The Council for Medical Schemes (CMS), which regulates the medical scheme industry, has placed seven schemes on close watch due to solvency levels below the statutory requirement of 25% during 2014.
This was disclosed in the CMS annual report for 2014/15, published in Pretoria on Tuesday.
The schemes represent 24.1% of all medical scheme beneficiaries, due to the inclusion of the Government Employees Medical Scheme (Gems) with 1.8 million beneficiaries.
They are: Resolution Health (9.4%), Gems (10%), Liberty Medical Scheme (17.2%), Community Medical Aid Scheme (Commed) (21.4%), Suremed Health (21.4%), Thebemed (22.8%) and Transmed (22%).
Of these, Resolution, Thebemed and Transmed in fact improved on their 2013 solvency rate.
Discovery Health Medical Scheme, which accounts for 53.8% of the open scheme market, maintained a solvency level above 25% for the year in 2014, up from 24.3% in the previous year.
According to the CMS, the drop in Gems’ solvency ratio is largely due to a higher-than-expected claims ratio. Membership also dropped by 0.8% due to resignation of public servants, termination of membership due to the scheme’s debt management policy and members who passed away.
The CMS is developing a risk-based solvency framework that will later be issued for comment.
Medical schemes that saw a drop of 100% or more in operating performance before investment income in 2014 include Bonitas, Medshield, Fedhealth, Liberty, Gems and Polmed (South African Police Service Medical Scheme). CMS general manager for financial supervision Tebogo Maziya pointed out that some schemes deliberately manage reserves down and this may result in decreased operating profit.
Non-healthcare expenditure – which includes among other things administration cost, remuneration of principle officers and trustee fees, as well as advertising and broker fees – has increased from R1 743 to R1 753.50 per average beneficiary per month.

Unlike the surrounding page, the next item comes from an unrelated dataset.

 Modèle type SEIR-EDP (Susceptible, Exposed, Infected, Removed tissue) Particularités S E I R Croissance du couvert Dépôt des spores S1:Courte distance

This has long been a focus area for the CMS.
The CMS said while the overall costs have decreased in real terms, some schemes still see it moving upwards. “In the interest of member protection, it is important that such expenditure can demonstrate clear value,” the regulator said.
Some of the schemes that fail to meet the solvency level, also feature as high spenders on these non-healthcare items.
Gems and Liberty with 116 000 beneficiaries, are the top and fifth respectively on the list of schemes with the highest trustee fees and feature with Transmed on the list of top ten highest remuneration for principal officers. Transmed has 81 000 beneficiaries.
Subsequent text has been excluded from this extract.